• Task details: Scan the listing below. Copy each line that contains "text".
_ _ _ _ _ _ _
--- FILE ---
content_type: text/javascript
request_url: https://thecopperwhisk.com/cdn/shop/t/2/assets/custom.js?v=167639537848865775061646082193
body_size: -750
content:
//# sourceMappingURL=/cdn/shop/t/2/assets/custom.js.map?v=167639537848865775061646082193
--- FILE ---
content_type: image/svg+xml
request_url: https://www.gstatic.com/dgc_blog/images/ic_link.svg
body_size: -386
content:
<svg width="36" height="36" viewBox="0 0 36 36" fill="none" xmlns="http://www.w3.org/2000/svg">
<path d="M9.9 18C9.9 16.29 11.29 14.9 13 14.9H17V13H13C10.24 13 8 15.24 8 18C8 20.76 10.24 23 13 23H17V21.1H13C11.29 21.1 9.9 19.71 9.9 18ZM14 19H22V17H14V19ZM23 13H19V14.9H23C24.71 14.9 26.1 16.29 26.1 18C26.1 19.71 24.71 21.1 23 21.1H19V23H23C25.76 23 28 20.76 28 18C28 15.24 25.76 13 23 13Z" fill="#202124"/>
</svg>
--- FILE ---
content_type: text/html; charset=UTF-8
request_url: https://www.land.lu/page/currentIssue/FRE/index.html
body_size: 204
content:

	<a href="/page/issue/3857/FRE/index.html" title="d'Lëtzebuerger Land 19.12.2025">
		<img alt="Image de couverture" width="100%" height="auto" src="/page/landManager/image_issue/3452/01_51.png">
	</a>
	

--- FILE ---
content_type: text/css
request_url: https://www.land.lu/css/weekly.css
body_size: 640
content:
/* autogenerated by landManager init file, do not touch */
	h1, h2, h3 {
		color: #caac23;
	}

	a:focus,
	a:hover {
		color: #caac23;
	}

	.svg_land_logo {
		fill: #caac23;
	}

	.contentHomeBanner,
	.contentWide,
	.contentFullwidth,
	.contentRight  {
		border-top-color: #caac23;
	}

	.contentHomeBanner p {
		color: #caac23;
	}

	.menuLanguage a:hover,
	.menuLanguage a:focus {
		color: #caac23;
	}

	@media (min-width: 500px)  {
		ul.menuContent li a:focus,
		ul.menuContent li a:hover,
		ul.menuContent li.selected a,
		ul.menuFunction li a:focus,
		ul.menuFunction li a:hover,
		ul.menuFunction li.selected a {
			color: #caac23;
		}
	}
_ _ _ _ _ _ _
• Answer box:
content_type: text/javascript
content_type: text/html; charset=UTF-8
content_type: text/css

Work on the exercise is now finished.